To make this change tangible, PK shared the example of a recent project with EY: an eight-week engagement where the classic two-diamond shape gave way to many tighter loops. “There are now lots of little diamonds you can go through. You can run these experiments quite cheaply and get the answers back much faster.” A wrong hypothesis used to cost two weeks of design work. Now it costs a few hours, which means teams can afford to be wrong more often, and learn faster.

And teams aren’t just learning faster — they’re learning by doing as the boundary between discovery and prototyping dissolves. Cat described this as a real change in how the diamonds fit together, not just how fast you move through them.
“Sometimes the prototyping is the research. You start with prototyping as part of the discovery, rather than having a linear process where it comes at the end.”
Cat Drew, Chief Design Officer at the Design Council
Cat was equally direct about what AI still can’t compress. She echoed Anna’s earlier point about judgment, adding empathy to the list of critical skills AI can’t replace. “I don’t think there’s anything that will ever take away from going out and spending time with someone who has a particular need and really experiencing that.”
The shift from maker to steward
“The next question is: what do the designers do now?”
Cat asked this of herself and her fellow panelists. After all, the only natural follow-on after exploring how AI has changed the way designers work is asking who they are in this AI-accelerated world. Their answers, taken together, sketched a role that’s expanding more than it’s contracting.
Researchers: Anna shared how her research team has been teaching product owners and managers basic research skills, sharing expertise across teams so designers can grow their skills and researchers can reinvest their focus in other complex work. “Everyone being involved feels like a win-win. This way, we all know what problem we’re trying to solve.”
Experience designers: For PK, the scope of design is expanding outward. “Design is no longer just visual design.
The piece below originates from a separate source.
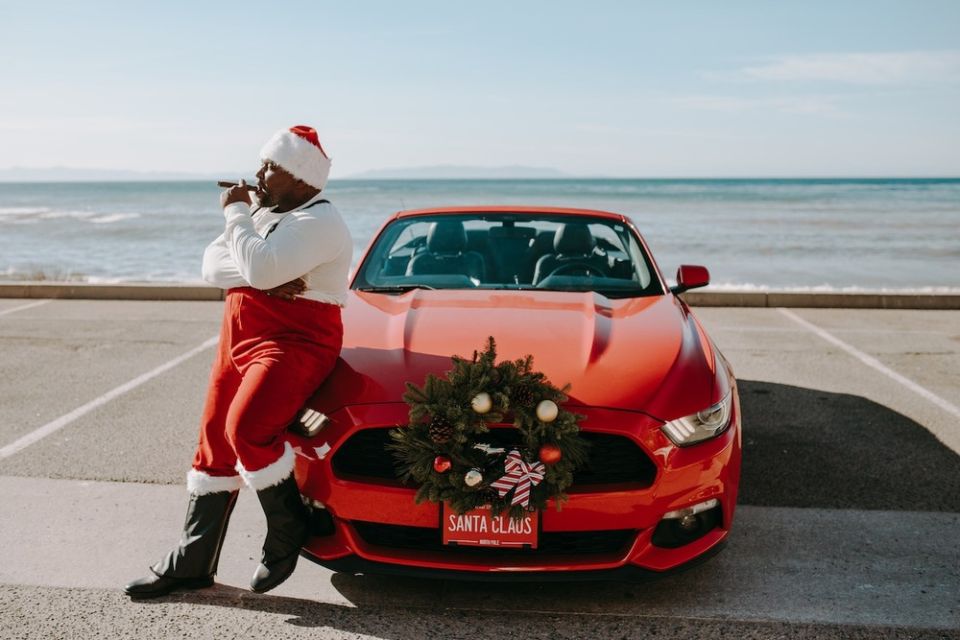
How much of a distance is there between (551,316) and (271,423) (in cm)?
137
It’s the design of the entire experience and increasingly, the design of the agents themselves.”

Stewards: As these agents take on more of the execution, the surface area designers are responsible for grows and so does the accountability that comes with it.
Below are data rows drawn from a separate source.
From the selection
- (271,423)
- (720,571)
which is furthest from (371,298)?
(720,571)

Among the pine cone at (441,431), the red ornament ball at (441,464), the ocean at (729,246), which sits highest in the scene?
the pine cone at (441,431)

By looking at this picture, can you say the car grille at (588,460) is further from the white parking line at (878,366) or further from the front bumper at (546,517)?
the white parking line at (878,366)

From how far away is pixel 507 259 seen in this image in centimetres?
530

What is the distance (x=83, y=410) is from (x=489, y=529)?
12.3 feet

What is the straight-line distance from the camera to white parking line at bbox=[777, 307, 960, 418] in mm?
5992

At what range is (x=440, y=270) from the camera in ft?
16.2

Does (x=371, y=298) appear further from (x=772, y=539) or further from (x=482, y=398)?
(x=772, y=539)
“What does good design look like, and how can we bake that in when we’re designing through others, whether that’s an AI agent or a non-designer using design methods?”
Cat Drew, Chief Design Officer at the Design Council
Anna’s practical answer: the design system. “Whether it’s a designer using the design system or an agent using it, they need to be pulling from that one place. Having the governance of your design system is really important and having the buy-in that people use it across the business. It’s quite hard. But keep plugging away.”
What comes next
When I asked the panel to future-cast what the next year has in store for product and design teams, they continued pulling at these threads.
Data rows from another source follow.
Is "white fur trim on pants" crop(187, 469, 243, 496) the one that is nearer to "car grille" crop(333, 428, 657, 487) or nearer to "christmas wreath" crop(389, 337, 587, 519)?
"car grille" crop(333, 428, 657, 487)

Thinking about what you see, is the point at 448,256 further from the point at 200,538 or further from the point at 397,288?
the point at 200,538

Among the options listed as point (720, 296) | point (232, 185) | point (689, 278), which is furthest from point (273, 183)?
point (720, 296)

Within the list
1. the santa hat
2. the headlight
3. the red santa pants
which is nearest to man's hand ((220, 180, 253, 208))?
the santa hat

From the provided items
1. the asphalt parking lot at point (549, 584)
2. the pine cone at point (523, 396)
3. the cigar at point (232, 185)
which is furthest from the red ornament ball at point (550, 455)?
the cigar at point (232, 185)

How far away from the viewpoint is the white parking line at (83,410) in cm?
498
Anna’s prediction centered on governance, the theme she’d returned to throughout:
“If your design practice isn’t well maintained, well governed, well structured, AI is going to show the cracks more than anything. But if you are well governed and well structured, AI is going to accelerate your practice beyond your wildest dreams.”
Anna Burrell, Head of Product Design, Research, and Service Design at Kingfisher
PK’s answer was characteristically direct: as AI becomes embedded in how teams work, the economics of that work will shift too. “I think tokens are going to be the new Bitcoin,” he said, a shorthand for a real change coming to how teams budget for, price, and govern AI-assisted work.
Cat turned the question into a provocation for every design leader in the room: as AI takes on more of the making, who holds the thinking that determines whether it was the right thing to make?
Cat’s provocation echoes Andrey’s Great Inversion concept. The leaders on the panel and in the audience spent 30 minutes mapping what that concept looks like in practice, together.